The bolded portion above relating to the crosscutting device is of direct relevance to the invention as claimed in the petty patent.  In the Preferred Embodiment the Moreno patent discloses at column 4, line 64 onwards:

"The device for the crosscutting of the stems (14) (see FIG. 2) is attached to the structure (11) and chassis (12) and is formed by two drums (28) and (30) (see FIG. 3) one parallel to the other and transverse to the flow of cane, for the entire width of the machine.  Each on top of the other forms a convenient angle with the vertical of different outside diameters, the upper being larger and the lower being smaller.  Located on each drum are two pairs of blades (29) with their sharp edges diametrically opposed for the entire length of the drum and with the inside working surface off center with respect to the rotation axis.  This eccentricity being different for each one of the drums which are attached by means of screws to drum supports.  The eccentric arrangement of the blades (29) guarantees that their contact with the vegetable mass takes place under the same cutting angle, making certain that both blades (29) are equally activated and that during the bigger angle of rotation of the drums (28) and (30) the smaller possible play is maintained between the sharp edges when brought face to face."
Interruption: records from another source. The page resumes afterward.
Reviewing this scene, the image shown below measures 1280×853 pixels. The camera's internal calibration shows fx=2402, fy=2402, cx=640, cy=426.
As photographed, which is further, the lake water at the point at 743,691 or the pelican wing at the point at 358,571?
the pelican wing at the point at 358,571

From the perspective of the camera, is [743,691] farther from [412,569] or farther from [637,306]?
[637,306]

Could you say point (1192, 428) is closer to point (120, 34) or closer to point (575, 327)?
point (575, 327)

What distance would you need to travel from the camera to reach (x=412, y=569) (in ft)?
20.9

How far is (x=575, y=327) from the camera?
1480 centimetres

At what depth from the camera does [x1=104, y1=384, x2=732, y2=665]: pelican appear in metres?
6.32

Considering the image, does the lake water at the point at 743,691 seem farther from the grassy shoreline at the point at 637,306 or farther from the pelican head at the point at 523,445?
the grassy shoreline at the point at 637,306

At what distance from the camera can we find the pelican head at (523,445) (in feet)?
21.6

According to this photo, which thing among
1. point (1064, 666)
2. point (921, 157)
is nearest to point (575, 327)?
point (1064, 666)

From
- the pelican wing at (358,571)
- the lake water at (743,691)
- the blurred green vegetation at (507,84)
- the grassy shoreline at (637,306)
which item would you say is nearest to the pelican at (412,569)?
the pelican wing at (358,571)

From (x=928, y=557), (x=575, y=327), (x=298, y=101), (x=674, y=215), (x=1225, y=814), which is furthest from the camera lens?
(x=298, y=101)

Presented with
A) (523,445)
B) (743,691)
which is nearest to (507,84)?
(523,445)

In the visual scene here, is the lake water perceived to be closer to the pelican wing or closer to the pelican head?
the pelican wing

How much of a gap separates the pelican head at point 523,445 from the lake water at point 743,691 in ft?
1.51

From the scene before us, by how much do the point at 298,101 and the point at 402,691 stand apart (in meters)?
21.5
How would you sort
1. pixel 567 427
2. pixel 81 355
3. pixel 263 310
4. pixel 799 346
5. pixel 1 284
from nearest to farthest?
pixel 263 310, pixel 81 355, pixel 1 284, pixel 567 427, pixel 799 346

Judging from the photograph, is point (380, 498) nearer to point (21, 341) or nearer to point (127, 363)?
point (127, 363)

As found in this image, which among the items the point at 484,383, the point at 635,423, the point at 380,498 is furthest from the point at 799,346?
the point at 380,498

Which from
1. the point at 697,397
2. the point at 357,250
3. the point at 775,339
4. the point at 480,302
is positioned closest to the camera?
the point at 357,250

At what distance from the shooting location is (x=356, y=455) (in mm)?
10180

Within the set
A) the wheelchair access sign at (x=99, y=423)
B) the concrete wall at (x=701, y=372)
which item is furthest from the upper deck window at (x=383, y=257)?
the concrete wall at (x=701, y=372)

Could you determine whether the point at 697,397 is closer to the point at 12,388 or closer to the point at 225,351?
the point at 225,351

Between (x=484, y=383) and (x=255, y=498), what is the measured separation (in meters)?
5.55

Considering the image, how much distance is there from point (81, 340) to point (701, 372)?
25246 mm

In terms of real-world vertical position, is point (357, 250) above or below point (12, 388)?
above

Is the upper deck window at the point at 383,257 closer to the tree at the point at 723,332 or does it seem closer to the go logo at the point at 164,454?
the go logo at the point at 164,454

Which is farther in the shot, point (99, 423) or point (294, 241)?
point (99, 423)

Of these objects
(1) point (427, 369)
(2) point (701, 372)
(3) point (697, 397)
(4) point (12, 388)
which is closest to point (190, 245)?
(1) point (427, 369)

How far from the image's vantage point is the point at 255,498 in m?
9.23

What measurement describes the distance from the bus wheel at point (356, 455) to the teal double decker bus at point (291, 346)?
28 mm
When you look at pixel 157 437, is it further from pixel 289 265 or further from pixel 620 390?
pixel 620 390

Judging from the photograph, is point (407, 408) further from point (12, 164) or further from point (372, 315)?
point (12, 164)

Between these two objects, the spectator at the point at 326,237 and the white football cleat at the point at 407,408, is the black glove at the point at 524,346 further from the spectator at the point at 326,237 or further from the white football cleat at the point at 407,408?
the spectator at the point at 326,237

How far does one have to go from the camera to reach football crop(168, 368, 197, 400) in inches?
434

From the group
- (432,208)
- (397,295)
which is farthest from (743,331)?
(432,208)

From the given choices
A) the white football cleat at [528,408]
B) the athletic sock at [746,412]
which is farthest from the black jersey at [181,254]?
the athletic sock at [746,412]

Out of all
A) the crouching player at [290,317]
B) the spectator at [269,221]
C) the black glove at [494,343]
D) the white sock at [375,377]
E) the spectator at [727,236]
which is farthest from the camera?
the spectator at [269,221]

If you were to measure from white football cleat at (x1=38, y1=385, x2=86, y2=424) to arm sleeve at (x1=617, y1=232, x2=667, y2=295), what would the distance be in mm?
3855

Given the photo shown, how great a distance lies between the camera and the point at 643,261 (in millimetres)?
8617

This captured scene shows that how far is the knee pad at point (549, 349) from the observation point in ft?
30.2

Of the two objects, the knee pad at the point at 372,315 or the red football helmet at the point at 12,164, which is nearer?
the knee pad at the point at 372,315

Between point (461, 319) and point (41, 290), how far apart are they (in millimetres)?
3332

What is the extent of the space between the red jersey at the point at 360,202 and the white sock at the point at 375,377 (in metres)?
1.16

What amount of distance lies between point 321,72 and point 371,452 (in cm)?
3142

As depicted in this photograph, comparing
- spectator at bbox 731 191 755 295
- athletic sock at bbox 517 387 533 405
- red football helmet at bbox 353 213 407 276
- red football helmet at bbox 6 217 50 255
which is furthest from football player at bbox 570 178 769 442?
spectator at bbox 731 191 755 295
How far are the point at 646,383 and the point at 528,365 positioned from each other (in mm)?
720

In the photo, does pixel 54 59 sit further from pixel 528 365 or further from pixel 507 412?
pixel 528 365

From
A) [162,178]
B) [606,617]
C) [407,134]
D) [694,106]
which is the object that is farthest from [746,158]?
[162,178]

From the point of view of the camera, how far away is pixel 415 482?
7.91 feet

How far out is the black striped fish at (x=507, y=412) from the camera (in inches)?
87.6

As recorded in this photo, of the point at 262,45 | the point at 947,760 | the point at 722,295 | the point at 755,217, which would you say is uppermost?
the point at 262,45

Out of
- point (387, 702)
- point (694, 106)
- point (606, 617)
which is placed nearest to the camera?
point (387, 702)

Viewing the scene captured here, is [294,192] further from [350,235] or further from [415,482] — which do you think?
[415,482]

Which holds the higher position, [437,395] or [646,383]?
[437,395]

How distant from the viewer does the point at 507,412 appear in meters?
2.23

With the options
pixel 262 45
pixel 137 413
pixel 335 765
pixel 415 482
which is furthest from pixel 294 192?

The at column 6, lines 30 to 41 it discloses:

"The cutting device has disks (25) for producing a cutting impact and since both rotate in opposite directions, toward the inside of the machine, the cane stalks and part of the foreign matter collected by the stems are introduced into the interior of the receiving chamber, where the pairs of feeding drums (17), (24), (20), (23), (21) and (22) arrange them and proportion them for delivery to the crosscutting device (14).  There, the stems are divided into chunks of a given length, when the drums (28), (30) rotate (see FIG. 3) in opposite directions and when the blades coincide twice during each revolution."

Similar disclosures are made in claims 1 and 3 of the citation, the relevant portions being:

"Claim 1.  An improved apparatus for harvesting a vegetable mass, such as sugar cane, employing means for crosscutting and separating a vegetable mass and for unloading said mass from said apparatus, ….wherein said improvement comprises; providing said apparatus with said crosscutting means including a cross cutting assembly attached to the chassis of said apparatus defined by two differently dimensioned rotatable drums having associated cutting blades respectively located off center with respect to the axis of rotation of said drums, and mounted in a non-tangential orientation thereto …"

"Claim 3.  An improved apparatus as claimed in claim 1, wherein: said crosscutting assembly being defined by drums of different diameters, having an upper one of said drums larger than the lower and being further defined by cutting blades arranged having lower working surfaces off center with respect to the axis of rotation of the respective drums, and the resultant eccentricity being different for each of said drums, such that contact with the vegetable mass is made at the same cutting angle."

Looking at the essential features of claim 1 of the petty patent I consider that features A to D and I have been disclosed in the Moreno patent.  Feature E states:

"the mounting means associated with one cutter assembly leads the mounting means associated with the other cutter assembly,"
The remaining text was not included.